[What is being asked] Could you recast all the material below as a numbered list, one line per entry, with blank lines dropped and the pictures left out?

####################

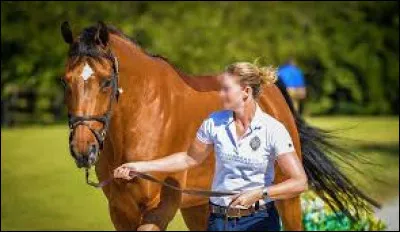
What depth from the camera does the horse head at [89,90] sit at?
18.7 feet

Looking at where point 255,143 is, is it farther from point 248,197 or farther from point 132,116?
point 132,116

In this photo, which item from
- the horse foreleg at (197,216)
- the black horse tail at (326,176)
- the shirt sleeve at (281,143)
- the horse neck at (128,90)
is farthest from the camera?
the black horse tail at (326,176)

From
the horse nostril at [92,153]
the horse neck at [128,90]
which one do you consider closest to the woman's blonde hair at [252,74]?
the horse nostril at [92,153]

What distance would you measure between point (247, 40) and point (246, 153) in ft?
66.2

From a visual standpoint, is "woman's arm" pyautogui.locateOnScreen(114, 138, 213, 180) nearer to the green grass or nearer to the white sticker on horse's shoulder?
the white sticker on horse's shoulder

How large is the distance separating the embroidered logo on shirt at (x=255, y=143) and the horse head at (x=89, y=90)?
1.04m

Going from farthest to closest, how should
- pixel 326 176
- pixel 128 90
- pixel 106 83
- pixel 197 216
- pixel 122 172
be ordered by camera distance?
pixel 326 176 < pixel 197 216 < pixel 128 90 < pixel 106 83 < pixel 122 172

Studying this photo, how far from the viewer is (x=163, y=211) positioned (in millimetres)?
6625

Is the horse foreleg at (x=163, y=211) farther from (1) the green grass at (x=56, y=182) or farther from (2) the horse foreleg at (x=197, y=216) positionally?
(1) the green grass at (x=56, y=182)

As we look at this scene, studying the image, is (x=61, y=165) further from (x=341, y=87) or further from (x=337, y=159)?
(x=341, y=87)

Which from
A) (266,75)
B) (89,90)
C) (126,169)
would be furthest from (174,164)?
(266,75)

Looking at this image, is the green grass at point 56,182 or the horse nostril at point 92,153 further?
the green grass at point 56,182

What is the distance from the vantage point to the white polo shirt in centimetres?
505

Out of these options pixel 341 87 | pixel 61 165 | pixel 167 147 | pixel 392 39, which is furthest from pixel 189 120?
pixel 341 87
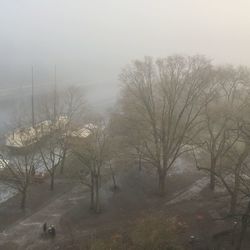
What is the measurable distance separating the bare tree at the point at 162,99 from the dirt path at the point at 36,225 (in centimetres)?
733

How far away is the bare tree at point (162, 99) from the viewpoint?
35188 mm

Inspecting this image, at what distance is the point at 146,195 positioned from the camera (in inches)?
1485

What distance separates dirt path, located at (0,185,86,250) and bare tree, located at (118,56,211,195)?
288 inches

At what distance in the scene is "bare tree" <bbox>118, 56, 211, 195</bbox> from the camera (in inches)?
1385

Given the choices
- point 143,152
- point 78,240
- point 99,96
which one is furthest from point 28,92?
point 78,240

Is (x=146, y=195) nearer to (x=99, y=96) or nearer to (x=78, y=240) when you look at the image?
(x=78, y=240)

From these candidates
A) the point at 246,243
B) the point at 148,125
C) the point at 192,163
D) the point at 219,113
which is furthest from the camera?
the point at 192,163

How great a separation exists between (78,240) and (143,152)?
11.7 meters

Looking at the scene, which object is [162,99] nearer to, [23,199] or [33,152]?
[33,152]

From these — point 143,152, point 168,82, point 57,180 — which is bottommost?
point 57,180

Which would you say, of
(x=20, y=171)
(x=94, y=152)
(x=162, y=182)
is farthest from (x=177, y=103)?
(x=20, y=171)

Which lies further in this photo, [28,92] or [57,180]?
[28,92]

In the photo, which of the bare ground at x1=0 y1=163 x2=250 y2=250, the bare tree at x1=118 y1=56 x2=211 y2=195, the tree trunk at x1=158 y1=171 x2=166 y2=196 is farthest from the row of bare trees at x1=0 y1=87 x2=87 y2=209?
the tree trunk at x1=158 y1=171 x2=166 y2=196

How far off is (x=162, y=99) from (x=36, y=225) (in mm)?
14509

####################

[Completed task]
1. What depth from the camera does the horse head at [89,90] sit at?
2. 18.7 feet
3. Looking at where point 255,143 is, is it farther from point 248,197 or farther from point 132,116?
4. point 132,116
5. In this photo, which item from
6. - the horse foreleg at (197,216)
7. - the black horse tail at (326,176)
8. - the shirt sleeve at (281,143)
9. - the horse neck at (128,90)
10. is farthest from the camera?
11. the black horse tail at (326,176)
12. From
13. the horse nostril at [92,153]
14. the horse neck at [128,90]
15. which one do you consider closest to the woman's blonde hair at [252,74]?
16. the horse nostril at [92,153]
17. What distance would you measure between point (247, 40) and point (246, 153) in ft?
18. 66.2
19. From a visual standpoint, is "woman's arm" pyautogui.locateOnScreen(114, 138, 213, 180) nearer to the green grass or nearer to the white sticker on horse's shoulder?
20. the white sticker on horse's shoulder
21. How large is the distance separating the embroidered logo on shirt at (x=255, y=143) and the horse head at (x=89, y=90)?
22. 1.04m
23. Going from farthest to closest, how should
24. - pixel 326 176
25. - pixel 128 90
26. - pixel 106 83
27. - pixel 197 216
28. - pixel 122 172
29. be ordered by camera distance?
30. pixel 326 176 < pixel 197 216 < pixel 128 90 < pixel 106 83 < pixel 122 172
31. Studying this photo, how far from the viewer is (x=163, y=211) positioned (in millimetres)?
32. 6625
33. Is the horse foreleg at (x=163, y=211) farther from (1) the green grass at (x=56, y=182) or farther from (2) the horse foreleg at (x=197, y=216) positionally?
34. (1) the green grass at (x=56, y=182)
35. As we look at this scene, studying the image, is (x=61, y=165) further from (x=341, y=87) or further from (x=337, y=159)?
36. (x=341, y=87)
37. Which from
38. A) (266,75)
39. B) (89,90)
40. C) (126,169)
41. would be furthest from (174,164)?
42. (266,75)
43. Looking at this image, is the green grass at point 56,182 or the horse nostril at point 92,153 further?
44. the green grass at point 56,182
45. What is the distance from the vantage point to the white polo shirt in centimetres?
46. 505
47. Out of these options pixel 341 87 | pixel 61 165 | pixel 167 147 | pixel 392 39, which is furthest from pixel 189 120?
48. pixel 341 87
49. What is the measurable distance separating the bare tree at the point at 162,99 from the dirt path at the point at 36,225 (in centimetres)?
50. 733
51. How far away is the bare tree at point (162, 99) from the viewpoint?
52. 35188 mm
53. Inspecting this image, at what distance is the point at 146,195 positioned from the camera (in inches)?
54. 1485
55. What distance separates dirt path, located at (0,185,86,250) and bare tree, located at (118,56,211,195)?
56. 288 inches
57. At what distance in the scene is "bare tree" <bbox>118, 56, 211, 195</bbox> from the camera (in inches)?
58. 1385
59. Given the choices
60. - point 143,152
61. - point 78,240
62. - point 99,96
63. which one is furthest from point 28,92?
64. point 78,240
65. Is (x=146, y=195) nearer to (x=99, y=96) or nearer to (x=78, y=240) when you look at the image?
66. (x=78, y=240)
67. From these candidates
68. A) the point at 246,243
69. B) the point at 148,125
70. C) the point at 192,163
71. D) the point at 219,113
72. which is furthest from the camera?
73. the point at 192,163
74. How great a separation exists between (78,240) and (143,152)?
75. 11.7 meters
76. Looking at the scene, which object is [162,99] nearer to, [23,199] or [33,152]?
77. [33,152]
78. From these — point 143,152, point 168,82, point 57,180 — which is bottommost?
79. point 57,180
80. Which would you say, of
81. (x=20, y=171)
82. (x=94, y=152)
83. (x=162, y=182)
84. is farthest from (x=177, y=103)?
85. (x=20, y=171)
86. Which lies further in this photo, [28,92] or [57,180]?
87. [28,92]
88. In the photo, which of the bare ground at x1=0 y1=163 x2=250 y2=250, the bare tree at x1=118 y1=56 x2=211 y2=195, the tree trunk at x1=158 y1=171 x2=166 y2=196 is farthest from the row of bare trees at x1=0 y1=87 x2=87 y2=209?
89. the tree trunk at x1=158 y1=171 x2=166 y2=196
90. How far off is (x=162, y=99) from (x=36, y=225) (in mm)?
91. 14509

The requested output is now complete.